Associate Professor of Wildlife Ecology
Unit Leader, US Geological Survey
Wisconsin Cooperative Wildlife Research Unit
204 Russell Labs
1630 Linden Drive
Madison, WI 53706-1598
Unit Leader, USGS BRD
|B.S.||Colorado State University||
with high distinction
|M.S.||University of Minnesota||
paper: Spatial Statistics in Ecology
|M.S.||University of Minnesota||
Thesis: Autumn movements and activity patterns of sea otters (Enhydra lutris) in California
|Ph.D.||University of Minnesota||
Dissertation: Growth of a northern elephant seal (Mirounga angustirostris) colony.
As Unit Leader, I am responsible for working with the state, University, and federal government in developing research programs in the general area of wildlife ecology. As part of my responsibilities, I train graduate students and teach elective graduate level courses on a wide variety of topics (e.g., metapopulations, wildlife and agroecosystems, null models in community ecology).
Research Ecologist, U.S. EPA Environmental Research Laboratory, Corvallis, OR (Oct. 1990-August 1994)
Research Assistant Professor, Center for Quantitative Science in Forestry, Fisheries and Wildlife, School of Fisheries, University of Washington, Seattle, WA (April 1985-September 1990)
Ecological Society of America, U.S. Chapter International Association of Landscape Ecology, The Wildlife Society, The Biometric Society, American Statistical Association, Phi Kappa Phi
My research projects are organized into these broad programs of investigation: conservation of grassland vertebrates in working agricultural landscapes; alternative energy production; and global climate change.
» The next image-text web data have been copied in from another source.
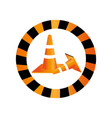 color circular road sign with traffic cone with vector image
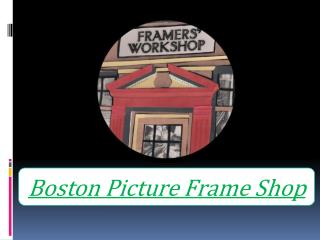 Boston Picture Frame Shop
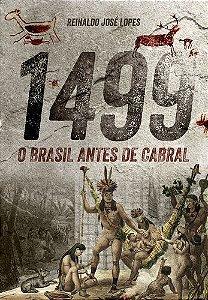 1499 O BRASIL ANTES DE CABRAL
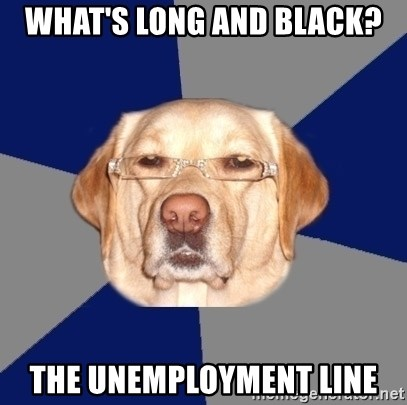 Racist Dawg - What's long and black? the unemployment line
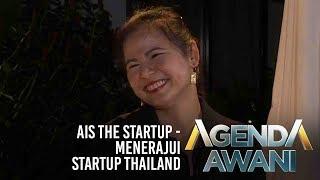Agenda AWANI: AIS The Startup - Menerajui startup Thailand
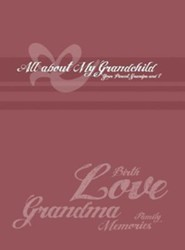 Grandma\'s Collection: All about My Grandchild  -     By: Karen Horsted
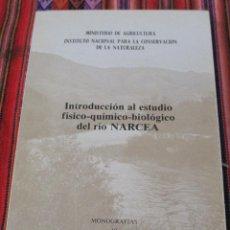 Libros de segunda mano: INTRODUCCION AL ESTUDIO FISICO-QUIMICO-BIOLOGICO DEL RIO NARCENA.. Lote 110363423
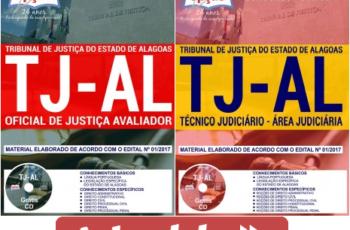 Apostilas Concurso Público TJ / AL – 2018, Analista Judiciário – Oficial de Justiça Avaliador e Técnico Judiciário – Judiciária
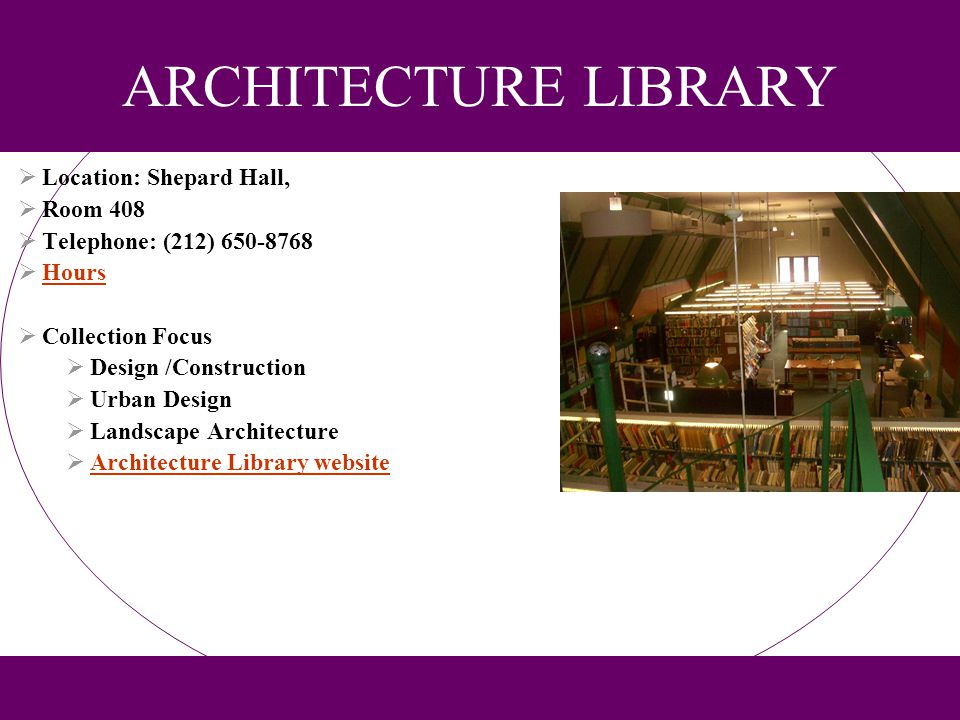 ARCHITECTURE LIBRARY Location: Shepard Hall, Room 408 Telephone: (212) 650-8768 Hours Collection Focus Design /Construction Urban Design Landscape Arc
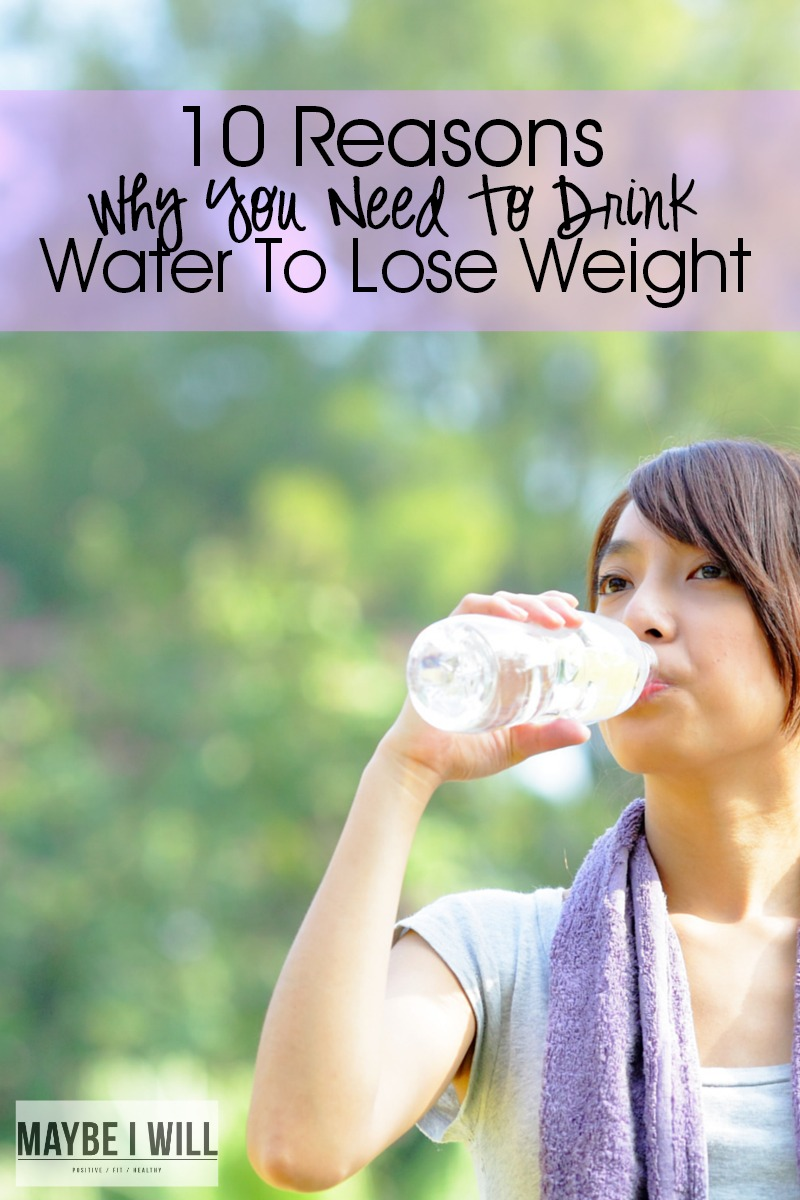 10 Reasons Why You Need To Drink Water To Lose Weight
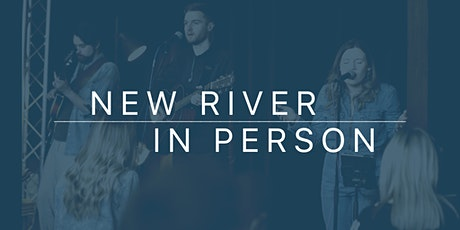 New River IN PERSON tickets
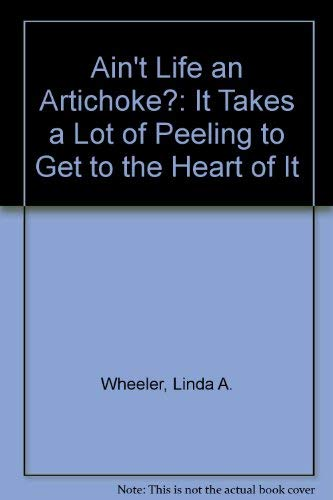 Ain't Life an Artichoke?: It Takes a Lot of Peeling to Get to the Heart of It: Wheeler, Linda A...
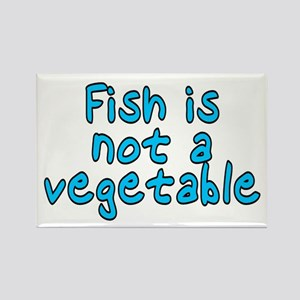 Fish is not a vegetable - Rectangle Magnet
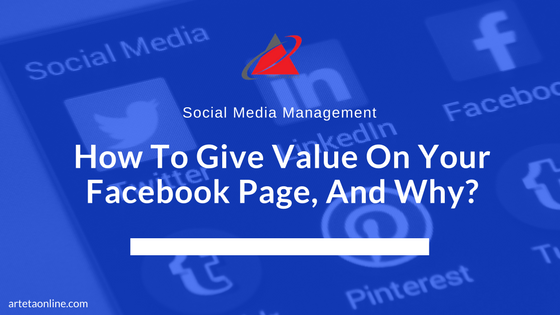How To Give Value On Your Facebook Page, And Why?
Conservation of grassland vertebrates in working agricultural landscapes
This long-term program attempts to understand how to manage for grassland vertebrates in landscapes dominated by active agriculture. I created this program to understand how grassland birds respond to existing best-management practices and have expanded it to encompass a systems view, studying aspects of predation and landscape ecology. The organisms studied include meso-predators, small mammals, grassland birds, and snakes. My team also addresses ecological theories including area sensitivity, edge effects, and landscape influences.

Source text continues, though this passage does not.